**Aim of the task**
Set down exactly, and only, the lines from the one with "As the photo" to the final line of the entries, both included.

* * *

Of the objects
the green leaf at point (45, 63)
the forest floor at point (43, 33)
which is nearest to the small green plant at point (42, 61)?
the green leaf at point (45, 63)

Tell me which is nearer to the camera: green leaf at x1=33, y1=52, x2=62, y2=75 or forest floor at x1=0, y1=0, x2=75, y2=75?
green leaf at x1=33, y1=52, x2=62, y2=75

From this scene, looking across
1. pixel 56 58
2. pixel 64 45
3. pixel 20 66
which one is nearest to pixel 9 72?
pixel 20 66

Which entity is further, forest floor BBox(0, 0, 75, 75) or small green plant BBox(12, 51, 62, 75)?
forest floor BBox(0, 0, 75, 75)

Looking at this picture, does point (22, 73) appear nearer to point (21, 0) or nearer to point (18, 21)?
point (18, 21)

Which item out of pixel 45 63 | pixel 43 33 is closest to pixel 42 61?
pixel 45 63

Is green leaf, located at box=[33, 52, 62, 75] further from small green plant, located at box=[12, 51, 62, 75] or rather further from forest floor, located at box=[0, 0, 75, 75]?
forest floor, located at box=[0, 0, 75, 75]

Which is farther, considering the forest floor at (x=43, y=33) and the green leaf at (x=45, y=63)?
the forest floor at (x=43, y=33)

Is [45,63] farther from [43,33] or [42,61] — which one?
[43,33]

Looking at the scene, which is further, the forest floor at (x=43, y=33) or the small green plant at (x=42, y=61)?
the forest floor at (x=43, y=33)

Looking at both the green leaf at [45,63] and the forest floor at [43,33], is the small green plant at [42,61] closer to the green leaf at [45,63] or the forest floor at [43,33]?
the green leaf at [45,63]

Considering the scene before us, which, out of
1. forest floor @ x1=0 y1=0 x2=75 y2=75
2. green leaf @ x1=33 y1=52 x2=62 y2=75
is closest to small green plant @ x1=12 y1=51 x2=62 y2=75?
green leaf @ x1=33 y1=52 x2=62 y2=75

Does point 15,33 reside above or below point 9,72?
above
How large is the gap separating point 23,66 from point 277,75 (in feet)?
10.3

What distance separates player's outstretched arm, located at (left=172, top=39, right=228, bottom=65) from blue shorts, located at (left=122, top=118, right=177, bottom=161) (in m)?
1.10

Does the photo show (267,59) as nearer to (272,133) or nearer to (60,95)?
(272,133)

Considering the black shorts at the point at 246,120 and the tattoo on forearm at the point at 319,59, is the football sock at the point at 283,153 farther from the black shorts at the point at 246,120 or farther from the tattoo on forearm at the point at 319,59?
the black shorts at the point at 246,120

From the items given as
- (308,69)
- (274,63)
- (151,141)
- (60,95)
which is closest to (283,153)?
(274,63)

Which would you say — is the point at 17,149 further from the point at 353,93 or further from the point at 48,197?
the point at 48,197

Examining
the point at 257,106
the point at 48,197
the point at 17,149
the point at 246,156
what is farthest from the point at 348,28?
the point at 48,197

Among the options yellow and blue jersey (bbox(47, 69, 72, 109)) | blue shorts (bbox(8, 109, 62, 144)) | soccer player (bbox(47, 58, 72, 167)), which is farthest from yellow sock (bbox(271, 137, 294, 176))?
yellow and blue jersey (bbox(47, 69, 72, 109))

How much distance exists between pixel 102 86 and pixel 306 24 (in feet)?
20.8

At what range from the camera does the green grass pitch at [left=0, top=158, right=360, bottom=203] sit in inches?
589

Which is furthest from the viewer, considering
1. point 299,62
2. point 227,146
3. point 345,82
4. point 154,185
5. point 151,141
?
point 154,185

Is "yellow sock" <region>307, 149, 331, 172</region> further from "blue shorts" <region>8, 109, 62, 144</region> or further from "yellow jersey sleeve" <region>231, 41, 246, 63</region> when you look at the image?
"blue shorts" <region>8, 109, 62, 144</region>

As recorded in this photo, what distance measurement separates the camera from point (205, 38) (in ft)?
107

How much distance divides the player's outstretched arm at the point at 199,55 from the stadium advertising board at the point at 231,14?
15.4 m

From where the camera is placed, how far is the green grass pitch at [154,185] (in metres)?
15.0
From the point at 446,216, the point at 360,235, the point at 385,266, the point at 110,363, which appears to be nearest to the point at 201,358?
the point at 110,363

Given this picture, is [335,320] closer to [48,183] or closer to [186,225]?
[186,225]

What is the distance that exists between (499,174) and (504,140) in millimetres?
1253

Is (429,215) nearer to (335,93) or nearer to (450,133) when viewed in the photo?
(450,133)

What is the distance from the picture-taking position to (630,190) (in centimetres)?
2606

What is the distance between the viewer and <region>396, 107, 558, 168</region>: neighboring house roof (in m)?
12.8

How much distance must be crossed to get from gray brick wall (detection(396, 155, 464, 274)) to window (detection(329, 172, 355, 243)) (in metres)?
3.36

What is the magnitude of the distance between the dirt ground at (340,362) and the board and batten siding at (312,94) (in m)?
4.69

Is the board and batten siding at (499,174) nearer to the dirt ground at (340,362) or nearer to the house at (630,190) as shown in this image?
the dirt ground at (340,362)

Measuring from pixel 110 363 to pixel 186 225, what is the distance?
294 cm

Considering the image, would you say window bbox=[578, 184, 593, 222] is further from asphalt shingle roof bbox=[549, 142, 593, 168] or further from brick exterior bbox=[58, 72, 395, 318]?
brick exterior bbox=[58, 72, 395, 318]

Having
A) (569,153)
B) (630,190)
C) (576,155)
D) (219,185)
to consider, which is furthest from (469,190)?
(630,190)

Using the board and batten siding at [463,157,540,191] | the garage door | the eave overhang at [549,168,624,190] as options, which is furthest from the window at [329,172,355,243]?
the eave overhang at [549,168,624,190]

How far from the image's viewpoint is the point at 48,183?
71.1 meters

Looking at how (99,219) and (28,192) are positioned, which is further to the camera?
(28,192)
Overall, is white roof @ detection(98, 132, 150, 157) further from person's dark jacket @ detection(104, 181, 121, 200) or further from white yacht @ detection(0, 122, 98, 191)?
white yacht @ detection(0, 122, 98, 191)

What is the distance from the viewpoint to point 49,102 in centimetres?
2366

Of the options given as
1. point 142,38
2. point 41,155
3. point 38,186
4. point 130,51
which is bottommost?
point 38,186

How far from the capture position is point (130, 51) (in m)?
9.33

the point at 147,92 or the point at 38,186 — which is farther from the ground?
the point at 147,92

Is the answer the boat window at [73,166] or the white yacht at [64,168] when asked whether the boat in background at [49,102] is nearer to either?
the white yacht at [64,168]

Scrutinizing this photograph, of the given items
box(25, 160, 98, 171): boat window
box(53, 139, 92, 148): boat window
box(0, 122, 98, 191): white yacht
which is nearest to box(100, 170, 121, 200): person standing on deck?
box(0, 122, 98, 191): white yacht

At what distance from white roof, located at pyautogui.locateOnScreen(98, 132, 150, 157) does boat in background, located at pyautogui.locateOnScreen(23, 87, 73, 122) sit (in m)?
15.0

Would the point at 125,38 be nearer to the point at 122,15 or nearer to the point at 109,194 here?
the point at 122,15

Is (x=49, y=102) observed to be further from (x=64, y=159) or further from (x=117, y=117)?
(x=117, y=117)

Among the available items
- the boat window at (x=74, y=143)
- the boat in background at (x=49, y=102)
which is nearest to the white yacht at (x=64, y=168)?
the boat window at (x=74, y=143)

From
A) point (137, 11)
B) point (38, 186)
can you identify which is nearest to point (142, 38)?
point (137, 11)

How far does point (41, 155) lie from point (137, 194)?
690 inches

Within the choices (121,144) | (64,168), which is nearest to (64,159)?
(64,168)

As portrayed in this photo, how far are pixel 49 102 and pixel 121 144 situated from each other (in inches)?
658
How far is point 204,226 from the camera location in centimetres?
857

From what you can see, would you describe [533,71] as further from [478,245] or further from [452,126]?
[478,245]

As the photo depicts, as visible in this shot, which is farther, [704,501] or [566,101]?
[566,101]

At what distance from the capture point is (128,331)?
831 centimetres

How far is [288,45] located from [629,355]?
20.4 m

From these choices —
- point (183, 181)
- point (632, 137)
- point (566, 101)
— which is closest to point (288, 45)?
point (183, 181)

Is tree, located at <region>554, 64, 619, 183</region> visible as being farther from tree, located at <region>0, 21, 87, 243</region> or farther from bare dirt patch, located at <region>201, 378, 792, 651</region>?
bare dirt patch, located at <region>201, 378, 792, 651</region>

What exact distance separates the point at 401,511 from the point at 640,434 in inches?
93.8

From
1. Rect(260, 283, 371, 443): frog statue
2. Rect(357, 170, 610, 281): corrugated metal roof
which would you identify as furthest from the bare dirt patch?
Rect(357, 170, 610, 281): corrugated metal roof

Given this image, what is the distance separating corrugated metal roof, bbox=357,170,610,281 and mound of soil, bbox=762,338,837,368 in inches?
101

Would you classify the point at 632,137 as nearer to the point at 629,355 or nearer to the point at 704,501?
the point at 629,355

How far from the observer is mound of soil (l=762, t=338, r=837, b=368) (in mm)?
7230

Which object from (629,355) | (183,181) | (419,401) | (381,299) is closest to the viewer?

* * *

**Final result**
As the photo depicts, as visible in this shot, which is farther, [704,501] or [566,101]?
[566,101]

At what distance from the capture point is (128,331)?
831 centimetres

How far is [288,45] located from [629,355]?
20.4 m

From these choices —
- point (183, 181)
- point (632, 137)
- point (566, 101)
— which is closest to point (288, 45)?
point (183, 181)

Is tree, located at <region>554, 64, 619, 183</region> visible as being farther from tree, located at <region>0, 21, 87, 243</region> or farther from bare dirt patch, located at <region>201, 378, 792, 651</region>?
bare dirt patch, located at <region>201, 378, 792, 651</region>

What exact distance separates the point at 401,511 from the point at 640,434 in inches?
93.8

From
1. Rect(260, 283, 371, 443): frog statue
2. Rect(357, 170, 610, 281): corrugated metal roof
which would you identify as furthest from the bare dirt patch?
Rect(357, 170, 610, 281): corrugated metal roof

Given this image, what is the distance separating corrugated metal roof, bbox=357,170,610,281 and mound of soil, bbox=762,338,837,368 in inches?
101

Would you classify the point at 632,137 as nearer to the point at 629,355 or nearer to the point at 704,501?
the point at 629,355

How far from the observer is mound of soil (l=762, t=338, r=837, b=368) (in mm)?
7230

Which object from (629,355) | (183,181) | (419,401) | (381,299) is closest to the viewer?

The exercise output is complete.